L'Interview

La FinTech Kantox repense la gestion des devises pour les entreprises

Les fondateurs de la fintech kantox

Nous avons le plaisir de vous présenter Philippe Gélis, CEO et co-fondateur de Kantox, la plateforme de change la plus complète pour les entreprises.

Bonjour Philippe ! Vous donnez régulièrement votre avis sur l’évolution de l’industrie FinTech et nous souhaiterions en savoir plus sur Kantox

Comment l’idée de la plateforme vous est-elle venue ?

J’étais consultant chez Deloitte à Barcelone et avec un de mes co-fondateurs nous analysions les données financières d’un de nos clients, une grosse PME exportatrice.
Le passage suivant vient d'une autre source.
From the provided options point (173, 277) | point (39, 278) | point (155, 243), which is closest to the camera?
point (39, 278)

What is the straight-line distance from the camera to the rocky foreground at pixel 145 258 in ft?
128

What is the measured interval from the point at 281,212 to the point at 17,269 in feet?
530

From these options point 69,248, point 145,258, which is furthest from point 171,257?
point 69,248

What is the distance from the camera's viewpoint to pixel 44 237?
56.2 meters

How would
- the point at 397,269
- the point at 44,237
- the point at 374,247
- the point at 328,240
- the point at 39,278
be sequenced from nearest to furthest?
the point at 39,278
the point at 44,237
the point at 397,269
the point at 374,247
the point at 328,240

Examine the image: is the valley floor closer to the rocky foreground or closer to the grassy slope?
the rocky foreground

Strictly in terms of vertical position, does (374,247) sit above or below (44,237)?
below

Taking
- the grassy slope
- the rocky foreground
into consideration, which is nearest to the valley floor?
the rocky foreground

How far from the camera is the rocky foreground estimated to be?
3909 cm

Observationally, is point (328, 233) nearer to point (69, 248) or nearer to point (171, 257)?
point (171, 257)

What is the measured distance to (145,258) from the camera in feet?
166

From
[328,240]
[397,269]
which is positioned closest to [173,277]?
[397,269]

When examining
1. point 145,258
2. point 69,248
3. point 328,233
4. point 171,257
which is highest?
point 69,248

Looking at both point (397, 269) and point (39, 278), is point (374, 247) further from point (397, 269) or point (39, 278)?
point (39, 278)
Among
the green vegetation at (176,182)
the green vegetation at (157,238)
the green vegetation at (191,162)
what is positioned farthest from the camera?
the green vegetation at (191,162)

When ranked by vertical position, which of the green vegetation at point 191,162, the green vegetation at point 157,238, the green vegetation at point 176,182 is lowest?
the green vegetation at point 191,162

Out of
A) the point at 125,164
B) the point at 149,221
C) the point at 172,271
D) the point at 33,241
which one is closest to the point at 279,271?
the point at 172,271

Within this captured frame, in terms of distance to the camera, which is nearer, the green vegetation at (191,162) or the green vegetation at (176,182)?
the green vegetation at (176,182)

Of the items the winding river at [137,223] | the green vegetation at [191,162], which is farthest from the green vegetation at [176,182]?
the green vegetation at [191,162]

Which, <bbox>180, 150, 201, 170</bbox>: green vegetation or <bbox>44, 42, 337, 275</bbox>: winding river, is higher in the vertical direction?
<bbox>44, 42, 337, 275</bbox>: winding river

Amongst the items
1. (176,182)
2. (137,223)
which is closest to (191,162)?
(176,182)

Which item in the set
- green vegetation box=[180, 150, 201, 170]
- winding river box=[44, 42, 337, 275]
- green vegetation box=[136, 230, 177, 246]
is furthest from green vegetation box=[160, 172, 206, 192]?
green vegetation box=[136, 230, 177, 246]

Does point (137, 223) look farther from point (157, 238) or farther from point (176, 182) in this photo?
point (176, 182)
On s’est alors rendu compte par hasard qu’il payait des commissions mirobolantes sur les opérations de change, plus de 2%. On a donc analysé les données d’autres clients et on a découvert la même chose, des commissions inexpliquées. On a vite compris que l’oligopole bancaire avait créé et maintenait une grande opacité en incluant les commissions dans les taux de change, c’est ce qu’on appelle le spread. Voilà comment nous est venue l’idée de Kantox.

Qu’est-ce que Kantox et pourquoi le projet est innovant ?

Transparency Kantox

Kantox est une solution de gestion des opérations de change pour les PME et les ETI. En résumé, nous proposons à nos clients une plateforme online qui permet d’acheter et de vendre des devises avec des tarifs transparents et jusqu’à 10 fois inférieurs à ceux des banques. Certains de nos clients – aujourd’hui plus de 1.600 dans 20 pays – économisent plus de 250.000 € par an en frais bancaires. Mais Kantox c’est aussi et surtout des outils qui permettent aux clients de gérer leur risque de change en temps réel avec notre solution « FX Risk Manager », de mettre en place des stratégies de couverture et de les exécuter avec notre solution « Dynamic Hedging » ou de réaliser des paiements internationaux de manière massive avec notre solution « Payments Hub ».

Notre dernière innovation consiste à automatiser complètement les transactions à travers notre API qui se connecte directement aux ERP ou autres plateformes technologiques de nos clients (e-commerce, etc). Une fois connecté – cela prend quelques jours – le client n’a plus besoin d’intervention manuelle, les gains en termes de productivité sont énormes et les risques d’erreur extrêmement réduits.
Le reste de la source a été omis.